Wenn channelExec vom Typ (ChannelExec) ist, dann könnte der erste Cast notwendig sein, aber dann bräuchte es den zweiten nicht ... oder umgekehrt ... Egal wie dem auch sei: Schwer zu lesen ... openChannel gibt einen Channel zurück .. und von dem Typ würde ich die Variable dann auch nutzen ...

Und nach meinem ersten Verständnis ist das so nicht korrekt.

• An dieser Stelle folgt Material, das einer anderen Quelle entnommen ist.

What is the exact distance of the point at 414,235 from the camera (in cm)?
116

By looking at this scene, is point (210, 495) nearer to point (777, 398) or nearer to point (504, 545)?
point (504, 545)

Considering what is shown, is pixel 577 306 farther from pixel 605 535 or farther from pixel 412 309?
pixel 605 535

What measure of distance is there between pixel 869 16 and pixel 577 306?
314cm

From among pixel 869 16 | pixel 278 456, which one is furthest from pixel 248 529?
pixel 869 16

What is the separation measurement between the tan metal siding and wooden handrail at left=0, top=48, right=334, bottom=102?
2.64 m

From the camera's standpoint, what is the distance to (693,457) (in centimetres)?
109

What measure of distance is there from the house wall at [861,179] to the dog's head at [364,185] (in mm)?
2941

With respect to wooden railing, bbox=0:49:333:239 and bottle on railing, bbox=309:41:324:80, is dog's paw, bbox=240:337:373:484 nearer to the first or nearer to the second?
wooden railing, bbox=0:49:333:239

Der Ablauf ist doch, du erstellst den channel, setzt die Werte (command, in/out streams, ...) und dann machst Du den connect.

Bei sowas würde ich mich ansonsten etwas nach Beispielen richten, die es zu einem Projekt gibt und dann mit denen erst einmal rumspielen und dann durch Anpassungen die Funktionalität im Detail zu verstehen. Dann kann man sich auch überlegen, wie das in die eigene Applikation rein passt und was man ggf. noch für weitere Klassen benötigt ...

Und dann ist ggf. auch der err und der out Stream interessant - die würde ich auch auslesen - bei den Tests dann ruhig wie in dem Beispiel mit System.out und System.err nutzen .... Dann bekommt Du ggf. Probleme mit, wie Befehl nicht im Pfad oder so ... (Wobei cp in der Regel in /bin/cp ist und das sollte gefunden werden...)


----------



## Joob (7. Apr 2021)

Ich habe meinen Fehler gesehen, 
ich darf das Connect erst machen nachdem ich den Befehl gesetzt habe.
So haut das hin.

Gibt es vielleicht noch was zu verbessern ?


----------



## Joob (7. Apr 2021)

Das casten habe ich entfernt, danke für den Tip.

Das mit der Lesbarkeit liegt vielleicht daran, das ich alle FileTransferfunktionalitäten in einer Klasse habe.
Der obere Teil ist ein Auszug aus der Methode die die Verbindung herstellt.
Ist schwierig alles mitzugeben.

Der untere ist die Methode die die Funktionalität abbildet.

Ich habe das jetzt so verstanden, 
ich definieren einen Channel zum Ausführen eines Befehls.
Dann setzt ich den Befehl.
Danach mache ich den Connect.
Dabei wird der Befehl auf dem Server ausgeführt.
Dann schließe ich die Verbindung wieder.

Liege ich da falsch ?


----------